(Exercise passage)

A proposal that would decriminalize a form of marijuana that could dramatically reduce seizures in children with a rare form of epilepsy is on its way to the Senate floor but lacks the elements Gov. Rick Scott says he wants.
The proposal (SB 1030), approved Tuesday by the Senate Appropriations Committee, mirrors a House plan sent to the floor the day before in many ways but is missing a critical feature pushed by Scott, who wants to restrict use of the drug to people involved in clinical trials.
Parents of children with severe epilepsy that does not respond to other treatments have pinned their hopes on a strain of marijuana, called "Charlotte's Web," which is high in cannabidiol (CBD) and low in euphoria-inducing tetrahydrocannabinol (THC). Parents whose children have taken the drug, not approved by the Food and Drug Administration, say it dramatically reduces life-threatening seizures.
The issue has become one of the hottest topics of the 2014 session. Many at-first reluctant GOP lawmakers have rallied around the substance after hearing emotionally charged testimony from parents whose children suffer hundreds of seizures per month. But other Republicans are concerned that the proposals en route to the chamber floors could wrongly give the public the idea that the lawmakers support a constitutional amendment on the November ballot that would allow doctors to order "traditional" marijuana for severely ill patients.

(End Exercise passage)
(Data listing)

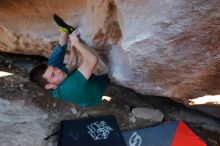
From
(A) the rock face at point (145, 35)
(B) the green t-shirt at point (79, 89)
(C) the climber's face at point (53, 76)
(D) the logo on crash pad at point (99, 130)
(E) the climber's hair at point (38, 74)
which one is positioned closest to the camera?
(A) the rock face at point (145, 35)

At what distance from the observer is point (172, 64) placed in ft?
6.57

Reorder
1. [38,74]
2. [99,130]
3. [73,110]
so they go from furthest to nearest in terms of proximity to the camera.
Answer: [73,110]
[99,130]
[38,74]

(End Data listing)

**Things to do:**
A. Answer these from the article on the Florida marijuana proposal:
(i) Which committee approved SB 1030, and on what day?
(ii) What name is given to the marijuana strain that parents have pinned their hopes on?
(iii) What would the constitutional amendment on the November ballot allow?
B. For each statement, say whether the article on the Florida marijuana proposal supports it, and quote the words that settle it:
(i) The House plan reached the floor after the Senate committee approved SB 1030.
(ii) The strain parents favor is low in THC.
(iii) The Senate proposal limits use of the drug to people in clinical trials.
C. Carry on the article on the Florida marijuana proposal, starting after its final sentence.

**Results of the exercise:**
A.
(i) The Senate Appropriations Committee, on Tuesday.
(ii) "Charlotte's Web."
(iii) It would allow doctors to order "traditional" marijuana for severely ill patients.

B.
(i) No: "a House plan sent to the floor the day before"
(ii) Yes: "high in cannabidiol (CBD) and low in euphoria-inducing tetrahydrocannabinol (THC)"
(iii) No: "is missing a critical feature pushed by Scott, who wants to restrict use of the drug to people involved in clinical trials"

C.
The plan (HB 843) approved by the House Judiciary Committee on Monday includes language proposed by Scott that would create an "Office of Compassionate Use" within the Department of Health that would "enhance access to investigational new drugs for Florida patients through approved clinical treatment plans or studies." Studies on "investigational new drugs" are the first step in the FDA approval process.
"As a father and a grandfather, I cannot imagine what it would be like to have a family member suffering. We want to make sure those suffering get access to treatments in the fastest possible way. And that is why we have proposed language to ensure the safety of our children and have been working with the Legislature to see it included in the final bill," Scott said in an e-mail Tuesday.
Scott, who was mum on the issue of Charlotte's Web until recently, sent Surgeon General John Armstrong to the House committee on Monday to voice his objections and to outline his conditions.
With just 10 days before the legislative session is scheduled to end, Scott is airing his position and his staff is working behind-the-scenes to avoid what could be an awkward, election-year veto.
"I don't think, in a situation like this where there's young children that could potentially benefit from it, that he wants to be quiet and not be out saying anything about it and then get it and veto it and just look cold," said lobbyist Jon Costello, a former legislative affairs director for Scott. "I think he wants people to know where he stands and fix it to try and get it to a position where he potentially could support it."
Sen. Rob Bradley, R-Fleming Island, said he is working with the governor's office as well as Senate President Don Gaetz, whose son, Rep. Matt Gaetz, is spearheading the issue.
"We're really hopeful that the governor will see past any politics and really do his research and search his heart and see that these parents need relief now," said Ryan Wiggins, a public relations consultant handling media for Holley and Peyton Moseley, a Panhandle couple whose daughter RayAnn has "intractable" epilepsy that does not respond to other treatments.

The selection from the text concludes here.